## Задание
Перепишите отрывок исходного текста о Дугласе Адамсе, начиная со слов «Капеллан дьявола. Размышления» и вплоть до слов «то, и другое.», заменив в нем «произведений» на «текстов».

## Исходный текст
· · ·

Капеллан дьявола. Размышления о надежде, лжи, науке и любви - Ричард Докинз
Шрифт:
Интервал:
Трудно думать о писателе Дугласе Адамсе без такого юмора, и это было хорошо заметно на панихиде по нему в лондонской церкви Св. Мартина-в-полях. Я был одним из выступавших, и моя речь перепечатана здесь. Но еще раньше я написал “плач о Дугласе”, законченный уже на следующий день после его смерти и опубликованный в газете “Гардиан”. Тон этих двух произведений, потрясенный и грустный в одном случае и сердечный и торжественный в другом, так сильно различается, что показалось правильным включить сюда и то, и другое.

· · ·

## Фрагмент данных
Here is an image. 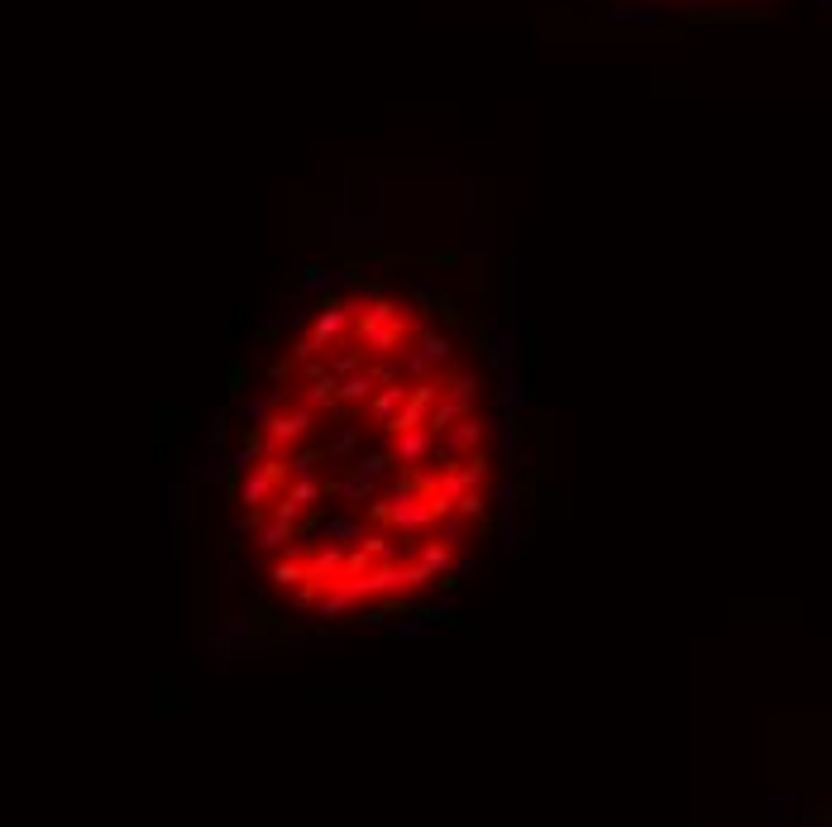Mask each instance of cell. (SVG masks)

· · ·

## Полный ответ
Капеллан дьявола. Размышления о надежде, лжи, науке и любви - Ричард Докинз
Шрифт:
Интервал:
Трудно думать о писателе Дугласе Адамсе без такого юмора, и это было хорошо заметно на панихиде по нему в лондонской церкви Св. Мартина-в-полях. Я был одним из выступавших, и моя речь перепечатана здесь. Но еще раньше я написал “плач о Дугласе”, законченный уже на следующий день после его смерти и опубликованный в газете “Гардиан”. Тон этих двух текстов, потрясенный и грустный в одном случае и сердечный и торжественный в другом, так сильно различается, что показалось правильным включить сюда и то, и другое.